Until that changes, science communication will remain an afterthought, and, as a result, the potential gains in understanding, behavior change, and better health outcomes for patients and communities will go entirely unrealized. The next time someone at a podium tells you science communication has never been more important, ask them what their organization is doing about it. Not in the abstract. In the budget. In the job postings. In the contracts they signed this quarter. That is the question. Everything else is applause.
Stay Curious,
Unbiased Science



Thank you! This was a point always emphasized in our education as program evaluators--that even the most technically accurate data is useless at best, dangerous at worst, if it is not communicated clearly enough to inform timely, effective decisions.
With health information and disinformation traveling at the speed of light--sometimes with catastrophic consequences --health communication skills are more crucial than ever.
(As an aside, I too have turned down potentially lucrative opportunities in my area of interest. I would rather continue to volunteer my skills than sell false hope).
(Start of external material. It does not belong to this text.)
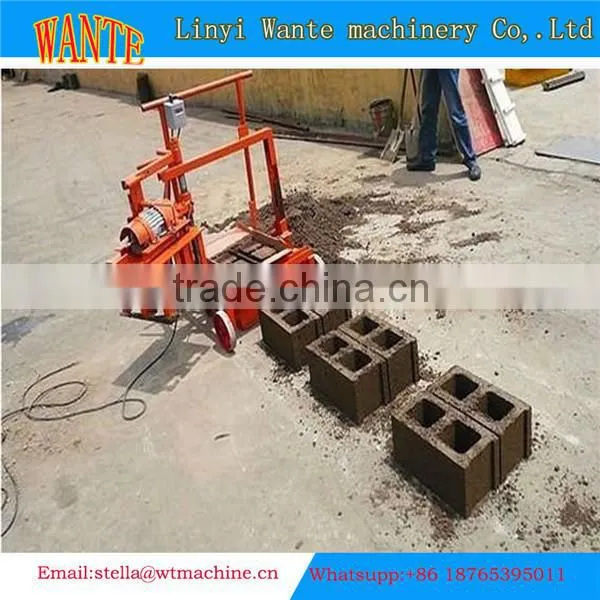 QT40-3C cement machine China/concrete blocks making machine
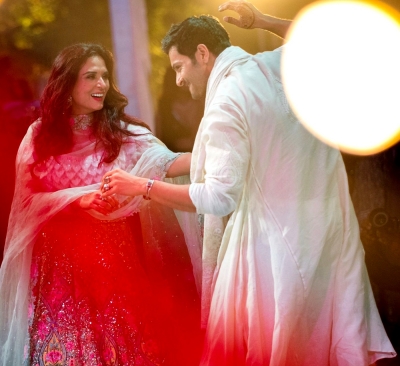 Richa-ali Dance To 'ambarsariya' At Their Sangeet Ceremony Richa-ali Dance To 'ambarsariya' At Their Sangeet Ceremony-TeluguStop.com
Yes, transparency gets punished. Think of the information provided on the back of a shampoo bottle. There are a myriad of websites and social media that attack the individual ingredients without understanding it's the mixture of different ingredients that helps mitigate their concerns. Instead, we now have sulfate-free and preservative-free and paraben-free and salt-free, all completely unnecessary. Preservative-free is especially dangerous because personal care products are not food and they do not get consumed as quickly as food does. Preservatives in these products are essential to their safety.
It's not the transparency that's the problem, it's the misinformation that is perpetuated for clicks and likes. Fear-mongering makes money and sadly devalues the honest critics and the good criticism that really does keep for-profit companies more in touch with consumers, their needs, their fears and their desires.